Further, as safety has been a watchword of Dekra globally since its inception 95 years ago, and NDT and inspection is the foundation of safety, Dekra Industrial RSA has extended its services portfolio to offer safety training and certification services to industry, in an online and classroom format, through its Dekra Institute of Learning.
“Conventional NDT has been the mainstay of our company, as it provides vital information about the current condition of structures and components used daily in many sectors of industry,” states Gerber.
The company has worked in the NDT field since 1983, when Gerber and two friends started a company called Raysonics.
“Raysonics was acquired by Dekra in 2013. So, while we have been operating as Dekra Industrial RSA for the past seven years, we have many more years of NDT experience. “Raysonics mainly applied the four well-known conventional NDT methods, which have been in use since the 1940/50s. These methods are sub-surface inspections, such as industrial radiography and ultrasonics, as well as surface inspection using magnetic particle inspection and dye penetrant inspection. Subsequently, since 2013 and its acquisition by Dekra, the company has embarked on supplying the other basic NDT methods such as eddy current inspection, vacuum boxing, positive material identification and Holiday testing, to name a few.
“However, there is no one solution or inspection technique in NDT. Every technique has its limitations, but luckily, they are all complementary,” Gerber states.
For example, while industrial radiography – which includes X-rays and gamma rays – is more suitable to detect volumetric indications – such as inclusions, slag, porosity or metallic inclusions – it is less capable of detecting plainer indications such as cracks and a lack of fusion.
“Industry is, however, moving away from industrial radiography as a testing technique, owing to concerns regarding the risks associated with radiation exposure; as well as the non-productive time during radiation work, which requires that a safe area be maintained for non-radiation workers and members of the public,” adds Gerber.
He highlights that ultrasonic-related inspections are preferential for the detection of plainer indications such as cracks and lack of fusion in welding and, while developed for metal inspection, with software advances and developments, these techniques are also being used to test other material such as composites and plastics – provided these tests can be validated.
Meanwhile, NDT is regarded by some as a grudge purchase, with some of the South African metal fabricators only undertaking NDT to ensure that they are fabrication- and design-code compliant.
“The power generation, petrochemicals, mining, construction and manufacturing industries are aware of the value of NDT and are using the service increasingly. Therefore, in these sectors, it is not simply considered a mandatory process – they use the information for the right purpose,” explains Gerber.
Comparatively, smaller engineering and fabrication shops are forced by the design code to undertake these inspections as prescribed.
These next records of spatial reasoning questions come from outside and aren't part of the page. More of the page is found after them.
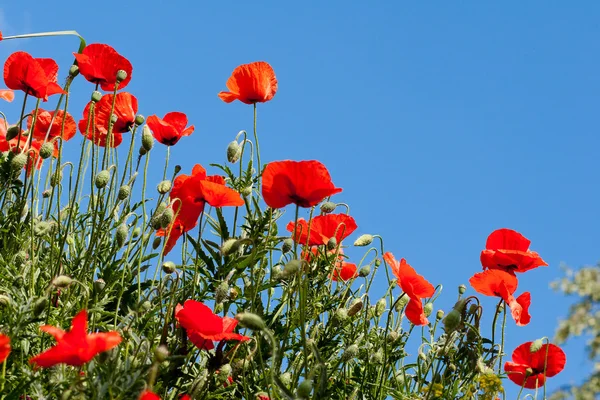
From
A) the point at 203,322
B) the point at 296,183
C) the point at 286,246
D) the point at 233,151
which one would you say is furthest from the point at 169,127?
the point at 203,322

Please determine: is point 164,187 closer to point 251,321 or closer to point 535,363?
point 251,321

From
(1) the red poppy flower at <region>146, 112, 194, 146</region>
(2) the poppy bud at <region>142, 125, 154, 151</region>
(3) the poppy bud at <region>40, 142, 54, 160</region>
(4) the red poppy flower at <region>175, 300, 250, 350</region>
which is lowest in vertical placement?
(4) the red poppy flower at <region>175, 300, 250, 350</region>

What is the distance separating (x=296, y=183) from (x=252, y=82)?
2.45 ft

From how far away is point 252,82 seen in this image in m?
2.57

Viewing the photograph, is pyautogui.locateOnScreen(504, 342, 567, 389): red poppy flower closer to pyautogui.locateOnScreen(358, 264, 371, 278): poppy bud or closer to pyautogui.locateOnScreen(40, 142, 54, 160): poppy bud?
pyautogui.locateOnScreen(358, 264, 371, 278): poppy bud

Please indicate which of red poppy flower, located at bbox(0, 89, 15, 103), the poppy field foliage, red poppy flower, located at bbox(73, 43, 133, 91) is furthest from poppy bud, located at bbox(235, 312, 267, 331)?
red poppy flower, located at bbox(0, 89, 15, 103)

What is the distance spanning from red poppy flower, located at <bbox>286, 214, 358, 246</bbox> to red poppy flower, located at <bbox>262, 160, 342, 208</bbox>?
0.50 meters

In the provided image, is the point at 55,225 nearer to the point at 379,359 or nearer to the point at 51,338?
the point at 51,338

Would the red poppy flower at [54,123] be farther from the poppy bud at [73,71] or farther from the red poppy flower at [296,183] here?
the red poppy flower at [296,183]

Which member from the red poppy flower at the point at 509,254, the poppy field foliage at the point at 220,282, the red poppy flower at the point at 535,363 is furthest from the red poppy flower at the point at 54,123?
the red poppy flower at the point at 535,363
“In addition, if there is no proof that the components or structures are being manufactured to the requirements of the design code and have undergone the required inspections, the risk is that the component’s integrity is suspect, and that may have negative insurance implications in the case of failure. Therefore, it is a serious risk if smaller fabrication and engineering companies undertake NDT only when they are required to do so,” concludes Gerber.